Vodka si accese
la decima sigaretta dell’ultima mezz’ora.
Doveva
sorvegliare chiunque entrasse nel parco e la cosa non
gli piaceva per niente. Il loro obiettivo probabilmente non si sarebbe
nemmeno
presentato. Avrebbe preferito di gran lunga restare con Gin a guardia
del boss.
Invece gli era
toccato quel compito ingrato…
Non capiva
perché il ragazzo che cercavano avrebbe dovuto
consegnarsi a loro.
Avevano diffuso
in rete una foto di Yugi, l’ostaggio che
avevano catturato, con due o tre lividi in bella mostra.

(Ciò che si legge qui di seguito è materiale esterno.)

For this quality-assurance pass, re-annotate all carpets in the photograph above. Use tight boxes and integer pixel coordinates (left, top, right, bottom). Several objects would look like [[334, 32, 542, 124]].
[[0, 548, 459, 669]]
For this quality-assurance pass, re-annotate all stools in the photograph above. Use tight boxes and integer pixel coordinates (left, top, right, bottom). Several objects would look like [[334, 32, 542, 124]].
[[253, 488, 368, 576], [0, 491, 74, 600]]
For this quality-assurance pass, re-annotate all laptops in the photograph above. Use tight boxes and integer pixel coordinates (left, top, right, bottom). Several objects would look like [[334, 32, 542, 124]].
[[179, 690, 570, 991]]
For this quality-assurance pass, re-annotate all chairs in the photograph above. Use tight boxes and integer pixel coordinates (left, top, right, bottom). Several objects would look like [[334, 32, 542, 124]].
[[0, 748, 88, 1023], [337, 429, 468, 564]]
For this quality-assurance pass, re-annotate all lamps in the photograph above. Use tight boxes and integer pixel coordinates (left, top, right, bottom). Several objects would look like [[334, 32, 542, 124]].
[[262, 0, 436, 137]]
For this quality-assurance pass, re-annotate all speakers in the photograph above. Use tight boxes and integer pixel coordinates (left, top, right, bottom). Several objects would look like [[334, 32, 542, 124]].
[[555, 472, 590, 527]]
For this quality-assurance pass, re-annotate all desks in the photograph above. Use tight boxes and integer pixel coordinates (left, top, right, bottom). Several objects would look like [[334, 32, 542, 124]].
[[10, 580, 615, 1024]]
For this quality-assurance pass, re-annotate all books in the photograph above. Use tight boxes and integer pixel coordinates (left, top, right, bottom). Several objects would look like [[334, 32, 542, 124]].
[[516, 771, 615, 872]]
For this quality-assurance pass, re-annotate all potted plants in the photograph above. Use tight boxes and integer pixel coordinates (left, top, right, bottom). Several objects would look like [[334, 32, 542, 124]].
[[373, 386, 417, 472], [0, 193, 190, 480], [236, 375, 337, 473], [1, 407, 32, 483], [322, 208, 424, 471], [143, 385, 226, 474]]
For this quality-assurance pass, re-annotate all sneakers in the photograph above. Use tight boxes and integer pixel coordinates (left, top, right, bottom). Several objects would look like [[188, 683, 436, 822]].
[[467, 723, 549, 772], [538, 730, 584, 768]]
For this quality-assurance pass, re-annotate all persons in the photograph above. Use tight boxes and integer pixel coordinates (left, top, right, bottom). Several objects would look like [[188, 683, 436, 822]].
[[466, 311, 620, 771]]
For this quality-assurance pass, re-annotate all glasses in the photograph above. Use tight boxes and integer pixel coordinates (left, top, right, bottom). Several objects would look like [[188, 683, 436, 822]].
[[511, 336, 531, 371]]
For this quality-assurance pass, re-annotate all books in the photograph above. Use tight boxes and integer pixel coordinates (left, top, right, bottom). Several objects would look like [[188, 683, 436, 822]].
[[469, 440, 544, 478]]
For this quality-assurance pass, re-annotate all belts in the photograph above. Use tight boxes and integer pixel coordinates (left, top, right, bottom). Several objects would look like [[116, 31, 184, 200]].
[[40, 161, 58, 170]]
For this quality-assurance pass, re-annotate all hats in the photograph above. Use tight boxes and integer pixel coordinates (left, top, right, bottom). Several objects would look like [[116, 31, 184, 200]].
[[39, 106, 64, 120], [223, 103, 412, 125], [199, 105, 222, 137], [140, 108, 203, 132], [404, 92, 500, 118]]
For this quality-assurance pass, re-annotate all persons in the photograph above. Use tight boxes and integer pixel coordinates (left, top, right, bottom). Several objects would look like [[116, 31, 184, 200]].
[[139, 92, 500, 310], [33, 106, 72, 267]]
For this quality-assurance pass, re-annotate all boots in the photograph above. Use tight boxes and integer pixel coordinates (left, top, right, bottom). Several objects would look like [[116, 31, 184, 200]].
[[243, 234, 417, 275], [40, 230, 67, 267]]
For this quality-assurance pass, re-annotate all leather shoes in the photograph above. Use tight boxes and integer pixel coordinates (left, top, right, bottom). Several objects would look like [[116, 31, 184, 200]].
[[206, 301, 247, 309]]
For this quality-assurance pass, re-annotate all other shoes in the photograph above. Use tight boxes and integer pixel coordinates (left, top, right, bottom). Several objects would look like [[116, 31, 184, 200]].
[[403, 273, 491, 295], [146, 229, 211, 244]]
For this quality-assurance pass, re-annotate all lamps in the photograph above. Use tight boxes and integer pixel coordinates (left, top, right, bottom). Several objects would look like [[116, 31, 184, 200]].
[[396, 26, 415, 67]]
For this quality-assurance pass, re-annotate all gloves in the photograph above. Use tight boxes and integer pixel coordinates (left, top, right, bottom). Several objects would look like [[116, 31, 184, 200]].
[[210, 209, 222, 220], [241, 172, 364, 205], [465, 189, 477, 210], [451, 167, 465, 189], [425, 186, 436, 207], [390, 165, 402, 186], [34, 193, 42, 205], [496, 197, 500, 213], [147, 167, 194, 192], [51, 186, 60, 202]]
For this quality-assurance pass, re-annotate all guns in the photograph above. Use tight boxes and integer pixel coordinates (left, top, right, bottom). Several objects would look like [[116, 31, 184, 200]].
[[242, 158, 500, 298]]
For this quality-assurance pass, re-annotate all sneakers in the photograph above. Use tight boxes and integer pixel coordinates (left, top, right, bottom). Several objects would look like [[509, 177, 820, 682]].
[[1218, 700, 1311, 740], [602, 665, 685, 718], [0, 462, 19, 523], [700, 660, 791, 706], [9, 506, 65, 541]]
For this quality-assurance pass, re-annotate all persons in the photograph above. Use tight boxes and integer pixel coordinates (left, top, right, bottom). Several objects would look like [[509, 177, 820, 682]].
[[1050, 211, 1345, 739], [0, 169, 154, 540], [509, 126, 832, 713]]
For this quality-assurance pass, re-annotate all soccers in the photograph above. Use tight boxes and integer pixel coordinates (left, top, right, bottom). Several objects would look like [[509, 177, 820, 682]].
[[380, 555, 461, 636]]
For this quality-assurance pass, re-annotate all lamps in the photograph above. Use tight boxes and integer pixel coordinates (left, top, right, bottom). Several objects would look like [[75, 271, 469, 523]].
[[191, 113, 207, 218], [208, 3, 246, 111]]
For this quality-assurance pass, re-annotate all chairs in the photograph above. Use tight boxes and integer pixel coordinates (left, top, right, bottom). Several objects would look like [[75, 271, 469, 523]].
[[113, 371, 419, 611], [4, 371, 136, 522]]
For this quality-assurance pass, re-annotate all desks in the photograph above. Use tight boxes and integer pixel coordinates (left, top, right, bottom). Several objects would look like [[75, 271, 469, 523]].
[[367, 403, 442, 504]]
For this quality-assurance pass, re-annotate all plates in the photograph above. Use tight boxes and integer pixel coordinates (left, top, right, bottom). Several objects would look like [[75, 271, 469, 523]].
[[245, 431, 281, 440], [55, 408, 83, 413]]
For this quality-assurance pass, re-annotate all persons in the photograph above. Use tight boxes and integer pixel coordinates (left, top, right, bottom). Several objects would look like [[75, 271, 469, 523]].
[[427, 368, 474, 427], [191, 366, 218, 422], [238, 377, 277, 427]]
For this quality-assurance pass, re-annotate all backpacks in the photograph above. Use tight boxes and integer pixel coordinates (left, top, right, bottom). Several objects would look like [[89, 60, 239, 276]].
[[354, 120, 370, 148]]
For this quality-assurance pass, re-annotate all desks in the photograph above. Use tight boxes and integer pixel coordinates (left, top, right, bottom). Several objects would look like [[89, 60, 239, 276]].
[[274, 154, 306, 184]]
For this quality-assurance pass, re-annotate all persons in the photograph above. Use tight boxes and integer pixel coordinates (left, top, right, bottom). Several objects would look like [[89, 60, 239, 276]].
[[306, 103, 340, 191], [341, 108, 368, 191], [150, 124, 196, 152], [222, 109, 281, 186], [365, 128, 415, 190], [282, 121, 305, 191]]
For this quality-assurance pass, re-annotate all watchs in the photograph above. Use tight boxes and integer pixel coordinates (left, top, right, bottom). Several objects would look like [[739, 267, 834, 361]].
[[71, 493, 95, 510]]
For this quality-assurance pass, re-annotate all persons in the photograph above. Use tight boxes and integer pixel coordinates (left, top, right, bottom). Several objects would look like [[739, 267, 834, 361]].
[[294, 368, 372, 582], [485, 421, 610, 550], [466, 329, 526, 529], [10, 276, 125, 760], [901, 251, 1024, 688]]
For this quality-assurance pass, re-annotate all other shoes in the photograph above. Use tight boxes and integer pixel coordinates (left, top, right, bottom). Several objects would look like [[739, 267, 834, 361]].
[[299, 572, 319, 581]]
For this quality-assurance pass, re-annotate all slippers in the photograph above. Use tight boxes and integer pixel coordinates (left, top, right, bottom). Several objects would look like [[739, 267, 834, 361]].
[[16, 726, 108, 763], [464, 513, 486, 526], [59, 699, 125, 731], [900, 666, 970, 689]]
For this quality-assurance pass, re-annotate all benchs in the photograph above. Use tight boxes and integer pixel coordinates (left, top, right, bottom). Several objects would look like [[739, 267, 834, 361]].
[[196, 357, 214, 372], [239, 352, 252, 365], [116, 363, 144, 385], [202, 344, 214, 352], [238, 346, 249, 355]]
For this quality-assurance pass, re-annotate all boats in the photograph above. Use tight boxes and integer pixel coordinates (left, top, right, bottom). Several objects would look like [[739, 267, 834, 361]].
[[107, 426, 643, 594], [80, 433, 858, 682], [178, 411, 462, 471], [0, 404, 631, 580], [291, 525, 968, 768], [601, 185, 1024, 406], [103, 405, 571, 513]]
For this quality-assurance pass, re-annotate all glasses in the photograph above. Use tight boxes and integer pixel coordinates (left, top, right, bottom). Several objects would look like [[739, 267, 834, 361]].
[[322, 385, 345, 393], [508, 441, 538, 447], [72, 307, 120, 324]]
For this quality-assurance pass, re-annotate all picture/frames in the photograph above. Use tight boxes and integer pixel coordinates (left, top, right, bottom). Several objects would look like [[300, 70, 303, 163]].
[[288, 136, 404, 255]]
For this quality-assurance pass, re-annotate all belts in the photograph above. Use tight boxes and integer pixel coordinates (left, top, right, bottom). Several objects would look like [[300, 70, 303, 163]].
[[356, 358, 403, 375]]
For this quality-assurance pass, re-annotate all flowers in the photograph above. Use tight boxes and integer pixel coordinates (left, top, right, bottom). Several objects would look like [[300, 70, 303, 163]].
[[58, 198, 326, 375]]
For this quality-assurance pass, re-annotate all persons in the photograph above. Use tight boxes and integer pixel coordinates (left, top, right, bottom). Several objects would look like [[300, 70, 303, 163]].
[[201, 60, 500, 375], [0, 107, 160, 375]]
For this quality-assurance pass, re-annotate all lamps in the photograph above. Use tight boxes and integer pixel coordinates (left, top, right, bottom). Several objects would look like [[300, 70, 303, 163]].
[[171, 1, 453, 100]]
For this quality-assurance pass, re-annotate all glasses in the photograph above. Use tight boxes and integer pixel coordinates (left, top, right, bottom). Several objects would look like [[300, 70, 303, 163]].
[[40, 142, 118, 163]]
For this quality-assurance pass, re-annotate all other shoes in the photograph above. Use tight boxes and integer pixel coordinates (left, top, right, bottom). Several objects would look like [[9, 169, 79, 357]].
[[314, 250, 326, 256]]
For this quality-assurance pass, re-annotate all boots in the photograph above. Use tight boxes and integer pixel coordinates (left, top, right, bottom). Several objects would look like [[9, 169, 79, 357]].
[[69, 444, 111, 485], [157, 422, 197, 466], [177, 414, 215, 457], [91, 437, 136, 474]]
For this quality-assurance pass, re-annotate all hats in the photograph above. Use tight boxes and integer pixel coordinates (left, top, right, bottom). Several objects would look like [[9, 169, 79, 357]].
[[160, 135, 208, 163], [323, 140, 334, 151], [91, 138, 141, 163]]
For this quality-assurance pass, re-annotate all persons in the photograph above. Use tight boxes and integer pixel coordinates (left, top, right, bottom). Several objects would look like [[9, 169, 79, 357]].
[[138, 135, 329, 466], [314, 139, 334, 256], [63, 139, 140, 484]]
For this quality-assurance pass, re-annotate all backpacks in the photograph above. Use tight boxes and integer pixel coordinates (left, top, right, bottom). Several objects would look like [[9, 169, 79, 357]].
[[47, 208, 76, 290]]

Gin non si era
trattenuto più di tanto con l’interrogatorio,
nonostante l’ordine fosse di
lasciarlo in vita.
Sulla foto
avevano semplicemente scritto “Caccia al tesoro,
Haido Park”.
Speravano
così sia di far capire all’obiettivo che, se
avesse voluto ritrovare il suo amico, avrebbe dovuto presentarsi
lì, sia di non
mettere in allarme le forze dell’ordine. Era solo un gioco,
non c’era bisogno
di preoccuparsi.
Per la seconda
parte aveva funzionato.
Per la prima,
era una trappola così lampante che Vodka, al
posto del ragazzo, non si sarebbe mai presentato.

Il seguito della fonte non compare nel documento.